Quotulatiousness

September 2, 2010

If not the founder, at least a notable contributor

Filed under: Books, History, Media, Politics, WW1 — Tags: , , , — Nicholas @ 08:59

John Pilger pays “tribute” to one of the more persuasive contributors to both militarism and commercialism of the 20th century:

Edward Bernays, the American nephew of Sigmund Freud, is said to have invented modern propaganda. During the first world war, he was one of a group of influential liberals who mounted a secret government campaign to persuade reluctant Americans to send an army to the bloodbath in Europe. In his book, Propaganda, published in 1928, Bernays wrote that the “intelligent manipulation of the organized habits and opinions of the masses was an important element in democratic society” and that the manipulators “constitute an invisible government which is the true ruling power in our country.” Instead of propaganda, he coined the euphemism “public relations.”
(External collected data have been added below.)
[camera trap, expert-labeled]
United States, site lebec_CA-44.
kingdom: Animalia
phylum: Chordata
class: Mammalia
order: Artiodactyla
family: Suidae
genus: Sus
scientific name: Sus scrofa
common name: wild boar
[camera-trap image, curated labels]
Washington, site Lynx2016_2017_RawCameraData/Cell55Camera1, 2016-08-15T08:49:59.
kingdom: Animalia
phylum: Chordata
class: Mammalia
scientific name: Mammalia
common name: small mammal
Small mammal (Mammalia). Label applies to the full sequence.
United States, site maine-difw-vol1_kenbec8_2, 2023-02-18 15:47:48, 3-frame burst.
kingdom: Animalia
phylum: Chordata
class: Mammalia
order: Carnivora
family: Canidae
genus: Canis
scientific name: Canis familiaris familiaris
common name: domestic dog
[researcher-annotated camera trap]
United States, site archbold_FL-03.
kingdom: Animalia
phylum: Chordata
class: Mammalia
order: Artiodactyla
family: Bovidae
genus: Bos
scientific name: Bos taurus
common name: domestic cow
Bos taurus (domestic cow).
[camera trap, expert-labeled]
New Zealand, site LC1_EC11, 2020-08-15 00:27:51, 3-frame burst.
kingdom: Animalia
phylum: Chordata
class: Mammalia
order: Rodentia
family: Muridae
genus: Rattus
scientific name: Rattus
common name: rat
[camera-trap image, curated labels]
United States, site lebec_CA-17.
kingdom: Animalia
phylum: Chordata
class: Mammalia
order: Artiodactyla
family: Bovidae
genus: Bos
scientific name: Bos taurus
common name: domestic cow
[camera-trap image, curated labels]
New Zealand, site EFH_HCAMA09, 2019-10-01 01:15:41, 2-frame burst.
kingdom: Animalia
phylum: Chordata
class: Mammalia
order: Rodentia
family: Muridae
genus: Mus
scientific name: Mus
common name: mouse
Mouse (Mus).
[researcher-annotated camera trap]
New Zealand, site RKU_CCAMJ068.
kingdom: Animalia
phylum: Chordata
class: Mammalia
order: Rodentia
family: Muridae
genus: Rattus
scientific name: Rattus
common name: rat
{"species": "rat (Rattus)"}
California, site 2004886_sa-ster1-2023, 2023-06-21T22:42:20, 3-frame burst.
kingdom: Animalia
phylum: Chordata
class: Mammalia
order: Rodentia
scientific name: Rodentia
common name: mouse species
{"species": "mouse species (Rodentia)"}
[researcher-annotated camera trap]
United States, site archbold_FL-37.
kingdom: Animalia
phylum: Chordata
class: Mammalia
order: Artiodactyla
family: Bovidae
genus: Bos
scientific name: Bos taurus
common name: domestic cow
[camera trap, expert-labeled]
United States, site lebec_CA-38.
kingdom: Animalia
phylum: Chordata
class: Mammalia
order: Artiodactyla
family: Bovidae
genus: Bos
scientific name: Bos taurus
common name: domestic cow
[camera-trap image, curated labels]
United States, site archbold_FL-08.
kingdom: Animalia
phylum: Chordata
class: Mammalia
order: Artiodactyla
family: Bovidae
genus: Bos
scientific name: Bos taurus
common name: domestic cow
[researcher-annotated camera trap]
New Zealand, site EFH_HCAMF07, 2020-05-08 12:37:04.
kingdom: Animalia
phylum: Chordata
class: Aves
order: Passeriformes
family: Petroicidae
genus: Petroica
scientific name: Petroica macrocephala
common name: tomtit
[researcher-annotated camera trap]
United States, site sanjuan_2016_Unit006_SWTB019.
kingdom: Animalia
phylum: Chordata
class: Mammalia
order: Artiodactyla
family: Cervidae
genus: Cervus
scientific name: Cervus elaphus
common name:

The American tobacco industry hired Bernays to convince women they should smoke in public. By associating smoking with women’s liberation, he made cigarettes “torches of freedom.” In 1954, he conjured a communist menace in Guatemala as an excuse for overthrowing the democratically-elected government, whose social reforms were threatening the United Fruit company’s monopoly of the banana trade. He called it a “liberation.”

Bernays was no rabid right-winger. He was an elitist liberal who believed that “engineering public consent” was for the greater good. This was achieved by the creation of “false realities” which then became “news events.”

Propaganda definitely existed before Bernays, but he may have been the one who codified and systematized the “science”.